_WHAT TO WORK ON:_
Put the records into a Markdown table with the columns Row and Record line, one numbered row per line and no rows for blank lines. Begin at the line that has "What amount of", stop after the last line of the records, and leave the pictures out.

_TASK INPUTS:_
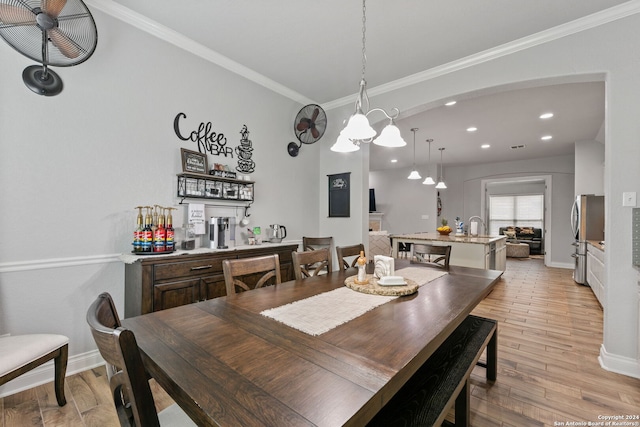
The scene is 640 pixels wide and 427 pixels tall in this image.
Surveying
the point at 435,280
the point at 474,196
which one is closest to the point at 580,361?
the point at 435,280

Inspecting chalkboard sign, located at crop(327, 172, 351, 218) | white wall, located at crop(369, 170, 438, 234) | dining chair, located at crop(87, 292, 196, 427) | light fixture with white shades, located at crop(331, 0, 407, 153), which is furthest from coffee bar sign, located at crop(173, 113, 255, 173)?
white wall, located at crop(369, 170, 438, 234)

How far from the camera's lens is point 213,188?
282 centimetres

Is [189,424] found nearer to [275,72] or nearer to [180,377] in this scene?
[180,377]

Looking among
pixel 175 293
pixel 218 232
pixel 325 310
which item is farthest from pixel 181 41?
pixel 325 310

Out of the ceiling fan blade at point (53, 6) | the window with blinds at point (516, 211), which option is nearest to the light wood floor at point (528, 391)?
the ceiling fan blade at point (53, 6)

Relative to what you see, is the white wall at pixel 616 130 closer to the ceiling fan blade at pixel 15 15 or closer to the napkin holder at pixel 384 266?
the napkin holder at pixel 384 266

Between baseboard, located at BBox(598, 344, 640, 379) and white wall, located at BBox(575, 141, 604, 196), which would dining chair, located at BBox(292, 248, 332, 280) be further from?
white wall, located at BBox(575, 141, 604, 196)

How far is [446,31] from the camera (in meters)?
2.46

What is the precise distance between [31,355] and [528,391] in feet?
9.90

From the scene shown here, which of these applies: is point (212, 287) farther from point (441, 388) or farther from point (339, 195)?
point (339, 195)

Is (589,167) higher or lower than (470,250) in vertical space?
higher

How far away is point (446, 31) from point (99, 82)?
290 cm

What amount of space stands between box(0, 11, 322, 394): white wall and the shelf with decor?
0.37 feet

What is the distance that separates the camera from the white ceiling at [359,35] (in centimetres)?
219
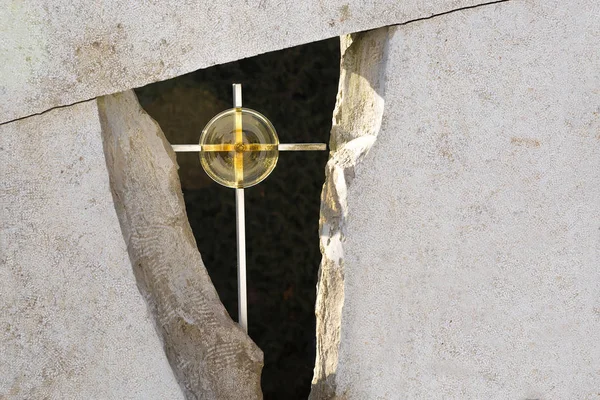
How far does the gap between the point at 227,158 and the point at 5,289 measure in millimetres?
1208

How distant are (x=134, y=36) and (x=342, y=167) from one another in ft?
2.40

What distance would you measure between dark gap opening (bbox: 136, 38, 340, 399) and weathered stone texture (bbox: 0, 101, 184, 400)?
169cm

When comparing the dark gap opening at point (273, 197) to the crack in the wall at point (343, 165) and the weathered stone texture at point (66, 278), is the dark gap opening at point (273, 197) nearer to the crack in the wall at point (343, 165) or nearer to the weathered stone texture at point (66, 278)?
the crack in the wall at point (343, 165)

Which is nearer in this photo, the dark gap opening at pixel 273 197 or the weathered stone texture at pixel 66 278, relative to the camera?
the weathered stone texture at pixel 66 278

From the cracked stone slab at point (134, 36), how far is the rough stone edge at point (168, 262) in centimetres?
13

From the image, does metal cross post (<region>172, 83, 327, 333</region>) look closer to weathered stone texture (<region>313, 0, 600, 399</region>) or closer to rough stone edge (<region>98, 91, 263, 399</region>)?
rough stone edge (<region>98, 91, 263, 399</region>)

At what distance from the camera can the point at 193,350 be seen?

_THE RESPONSE:_
| Row | Record line |
|---|---|
| 1 | What amount of space stands between box(0, 11, 322, 394): white wall and the shelf with decor? |
| 2 | 0.37 feet |
| 3 | What is the distance that separates the camera from the white ceiling at [359,35] (in centimetres)? |
| 4 | 219 |
| 5 | How far does the gap between the point at 227,158 and the point at 5,289 measure in millimetres? |
| 6 | 1208 |
| 7 | How distant are (x=134, y=36) and (x=342, y=167) from one another in ft? |
| 8 | 2.40 |
| 9 | What distance would you measure between dark gap opening (bbox: 136, 38, 340, 399) and weathered stone texture (bbox: 0, 101, 184, 400)? |
| 10 | 169cm |
| 11 | When comparing the dark gap opening at point (273, 197) to the crack in the wall at point (343, 165) and the weathered stone texture at point (66, 278), is the dark gap opening at point (273, 197) nearer to the crack in the wall at point (343, 165) or nearer to the weathered stone texture at point (66, 278)? |
| 12 | the crack in the wall at point (343, 165) |
| 13 | Which is nearer in this photo, the dark gap opening at pixel 273 197 or the weathered stone texture at pixel 66 278, relative to the camera? |
| 14 | the weathered stone texture at pixel 66 278 |
| 15 | From the cracked stone slab at point (134, 36), how far is the rough stone edge at point (168, 262) in centimetres? |
| 16 | 13 |
| 17 | From the image, does metal cross post (<region>172, 83, 327, 333</region>) look closer to weathered stone texture (<region>313, 0, 600, 399</region>) or closer to rough stone edge (<region>98, 91, 263, 399</region>)? |
| 18 | rough stone edge (<region>98, 91, 263, 399</region>) |
| 19 | At what distance from the camera can the point at 193,350 be seen? |